Their progress was slow and arduous, but when they returned to the other car, someone had lighted lanterns, and the place had a reassuring glow. Most of the passengers seemed to have regained their composure. Even Woodrow had ceased his fussing; he peered alertly through the bars of his cage, his snow-white feathers smooth.
Whitley had emptied his flask and either passed out or gone to sleep, snoring loudly, clinging possessively to his blanket even in a state of unconsciousness.
“I’d better take a look at him,” Morgan said ruefully, stopping by Whitley’s seat and opening his kit, pulling a stethoscope from inside. “My preliminary diagnosis is pampering by an overprotective mother or a bevy of fussy aunts or spinster sisters, complicated by a fondness for strong spirits. I’ve been wrong before, though.” But not very often, he might have added, if his tone was anything to go by.

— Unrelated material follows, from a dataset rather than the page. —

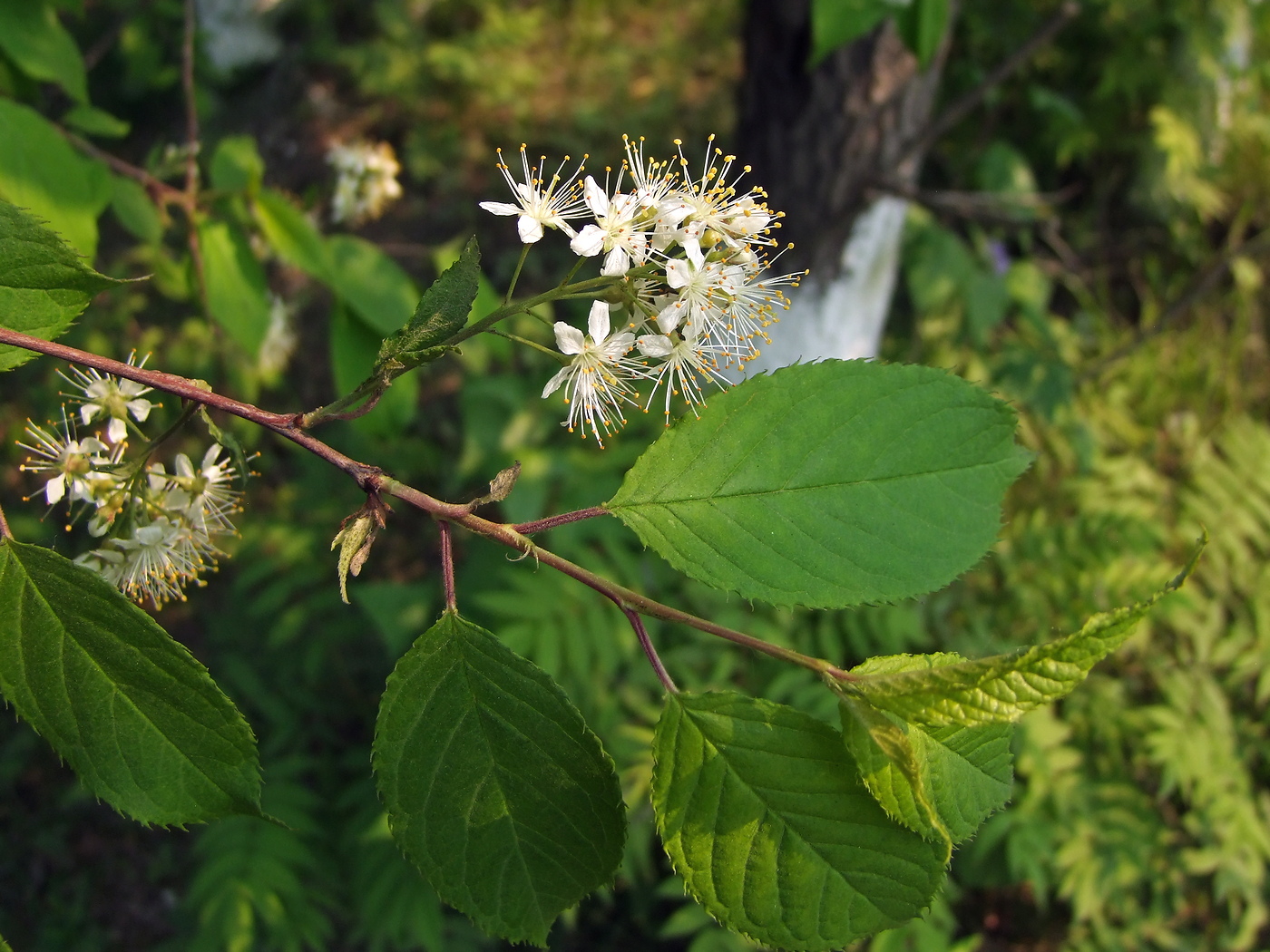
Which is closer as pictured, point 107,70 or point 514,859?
point 514,859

Lizzie could not decide whether she liked this man or not. He certainly wasn’t one to remain on the sidelines in a crisis, which was a point in his favor, but there was a suggestion of impatient arrogance about him, too. Clearly, he did not suffer fools lightly.
She approached the Halifax family and found them still burrowed down in the faded quilt. The peddler had lighted another cigar, and the soldier was on his feet, trying to see out into the night. Darkness, snow and the reflected light of the lanterns on the window glass made it pretty much impossible, but Lizzie understood his need to be doing something.